Skip to content

Data Volumes for Notebook Servers

We will show how you can use DLF to provision Data Volumes for your notebook servers. This would be helpful in the cases your training data are stored in S3 Buckets.

Requirements

You have access to the kubeflow dashboard and you have DLF installed.
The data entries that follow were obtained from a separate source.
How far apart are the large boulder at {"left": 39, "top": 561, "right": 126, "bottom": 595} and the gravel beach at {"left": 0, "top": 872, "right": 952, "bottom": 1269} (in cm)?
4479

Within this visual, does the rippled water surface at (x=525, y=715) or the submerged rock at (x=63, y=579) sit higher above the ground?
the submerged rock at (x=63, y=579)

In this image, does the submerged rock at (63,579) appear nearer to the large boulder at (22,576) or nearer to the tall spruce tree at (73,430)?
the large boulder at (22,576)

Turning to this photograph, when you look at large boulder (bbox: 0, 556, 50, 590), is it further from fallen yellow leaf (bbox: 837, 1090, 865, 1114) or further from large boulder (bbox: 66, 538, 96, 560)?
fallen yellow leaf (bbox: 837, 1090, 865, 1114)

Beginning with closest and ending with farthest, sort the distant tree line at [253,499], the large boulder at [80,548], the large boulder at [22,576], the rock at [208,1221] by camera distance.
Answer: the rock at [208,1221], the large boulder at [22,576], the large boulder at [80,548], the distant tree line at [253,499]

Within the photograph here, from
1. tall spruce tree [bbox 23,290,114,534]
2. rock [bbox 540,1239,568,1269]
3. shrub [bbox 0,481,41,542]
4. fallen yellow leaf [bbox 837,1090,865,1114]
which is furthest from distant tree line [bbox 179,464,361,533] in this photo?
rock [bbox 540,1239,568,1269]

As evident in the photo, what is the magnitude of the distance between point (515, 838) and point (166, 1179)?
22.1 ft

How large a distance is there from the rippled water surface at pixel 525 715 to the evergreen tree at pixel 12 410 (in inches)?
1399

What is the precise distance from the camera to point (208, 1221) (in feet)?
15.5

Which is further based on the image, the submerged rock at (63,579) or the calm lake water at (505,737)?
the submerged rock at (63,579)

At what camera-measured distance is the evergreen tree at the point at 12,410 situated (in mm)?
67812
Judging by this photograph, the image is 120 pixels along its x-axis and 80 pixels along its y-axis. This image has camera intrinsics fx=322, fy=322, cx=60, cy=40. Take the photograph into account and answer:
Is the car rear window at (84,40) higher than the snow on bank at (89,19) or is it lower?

Make sure you first follow the guide for Installation

Create a Dataset for the S3 Bucket

In this guide, we assume that your data are already stored in a remote s3 bucket. Let's assume that you will launch your notebook server on the namespace {my-namespace}

apiVersion: datashim.io/v1alpha1
kind: Dataset
metadata:
  name: your-dataset
spec:
  local:
    type: "COS"
    accessKeyID: "access_key_id"
    secretAccessKey: "secret_access_key"
    endpoint: "https://YOUR_ENDPOINT"
    bucket: "YOUR_BUCKET"
    region: "" #it can be empty
Now just execute:
kubectl create -f my-dataset.yaml -n {my-namespace}

Provision Notebook with the Data Volume

Now use the Kubeflow Central Dashboard to follow the rest of the guide. Choose the "Notebook Servers" item:

Notebook Servers

Select "New server":

New server

Head over to the "Data Volumes" section and fill out the form as follows:

Data Volumes

Now you can press "Launch" to start the notebook server.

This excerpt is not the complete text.